Couverture du journal du 26/04/2024 Le nouveau magazine

RDI : le réseau au service de l’innovation qui gagne à être connu

Cette année, le Réseau de développement de l’innovation (RDI) va souffler ses 30 bougies. Malgré son ancienneté, le dispositif ligérien souffre d’un manque de visibilité auprès des chefs d’entreprise. Et pourtant, ceux qui l’ont utilisé semblent unanimes quant à sa pertinence.

Thierry Ricci, dirigeant de Natéosanté, est aussi le président de l'association qui porte le Réseau de développement de l'innovation régional. ©Benjamin Lachenal

Le Réseau de développement de l’innovation (RDI) est un dispositif visant à faciliter l’accès à l’innovation des PME ligériennes. Il existe depuis bientôt 30 ans. L’idée est née de la volonté du ministère de la Recherche et de l’Industrie de l’époque. Les Pays de la Loire avaient alors été l’une des premières régions à s’en saisir. Quelques années plus tard, l’État s’en est désengagé, mais le Conseil régional a choisi, lui, de le faire perdurer et le RDI a depuis traversé les différentes mandatures. Dans un environnement réglementaire pour le moins instable, cette durabilité est en soi une performance. Pourtant, cette pérennité est contrariée par un manque de visibilité.

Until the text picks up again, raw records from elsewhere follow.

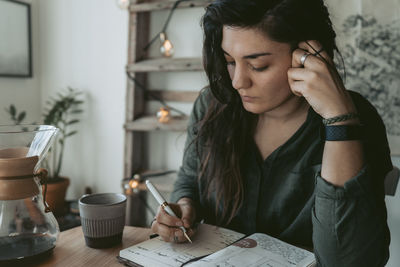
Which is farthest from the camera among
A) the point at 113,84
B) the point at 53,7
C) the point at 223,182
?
the point at 53,7

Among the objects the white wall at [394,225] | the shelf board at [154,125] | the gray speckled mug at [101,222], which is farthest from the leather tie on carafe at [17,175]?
the white wall at [394,225]

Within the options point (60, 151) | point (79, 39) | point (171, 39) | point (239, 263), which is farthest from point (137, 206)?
point (239, 263)

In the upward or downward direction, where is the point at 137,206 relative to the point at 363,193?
downward

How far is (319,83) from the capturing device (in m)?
0.86

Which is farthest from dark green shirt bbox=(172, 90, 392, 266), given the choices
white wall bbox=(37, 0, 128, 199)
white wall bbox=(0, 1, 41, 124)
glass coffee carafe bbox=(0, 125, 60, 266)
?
white wall bbox=(0, 1, 41, 124)

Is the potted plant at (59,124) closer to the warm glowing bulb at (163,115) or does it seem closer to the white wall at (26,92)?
the white wall at (26,92)

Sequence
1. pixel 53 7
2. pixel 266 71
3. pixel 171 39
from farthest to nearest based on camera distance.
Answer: pixel 53 7, pixel 171 39, pixel 266 71

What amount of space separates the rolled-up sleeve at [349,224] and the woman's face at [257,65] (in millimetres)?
300

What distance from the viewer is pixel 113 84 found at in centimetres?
232

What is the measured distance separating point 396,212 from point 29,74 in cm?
237

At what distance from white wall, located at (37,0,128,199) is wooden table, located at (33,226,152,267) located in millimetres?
1513

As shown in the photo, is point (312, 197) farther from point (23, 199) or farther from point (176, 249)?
point (23, 199)

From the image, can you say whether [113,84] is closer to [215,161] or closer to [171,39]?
[171,39]

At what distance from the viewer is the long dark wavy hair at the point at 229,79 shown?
0.92 m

L’innovation, un sujet complexe et évolutif

Le parti pris du RDI n’est pas celui d’être un guichet unique, mais un multiguichet. En tout, 118 structures [1] maillent ce réseau sur le territoire ligérien, mais au final ce sont près de 400 interlocuteurs qui sont en fait déployés au service de l’innovation. Soutenu financièrement par le Conseil régional, le RDI est animé par l’agence de développement économique Solutions&Co et piloté par une association. Avec une particularité : à sa tête, on y retrouve un chef d’entreprise. Depuis 2016, c’est Thierry Ricci, dirigeant de Natéosanté (spécialiste de la qualité de l’air intérieur), qui assume la fonction de président. Il a d’ailleurs lui-même bénéficié du dispositif. « J’y ai eu recours entre 2014 et 2016, sans trop le savoir. Je lançais alors mon purificateur d’air qui est devenu depuis le produit phare de Natéosanté, se souvient-il. J’ai fait tout le parcours, et c’est simplement en 2016 que j’ai compris que j’étais dans un réseau dont les membres communiquaient. J’ai eu l’impression d’avoir une équipe projet auprès de moi ». S’il s’est investi depuis dans le réseau, c’est justement avec le désir de « rendre ce qui m’avait été donné et faire en sorte d’éloigner cette image que les chefs d’entreprise peuvent avoir de perdre du temps avec des gens qui seraient éloignés de l’économie réelle. » L’innovation étant un sujet complexe et évolutif, les adhérents du RDI suivent en effet régulièrement des formations pour ajuster leurs compétences et continuer de proposer un soutien à forte valeur ajoutée aux porteurs de projets.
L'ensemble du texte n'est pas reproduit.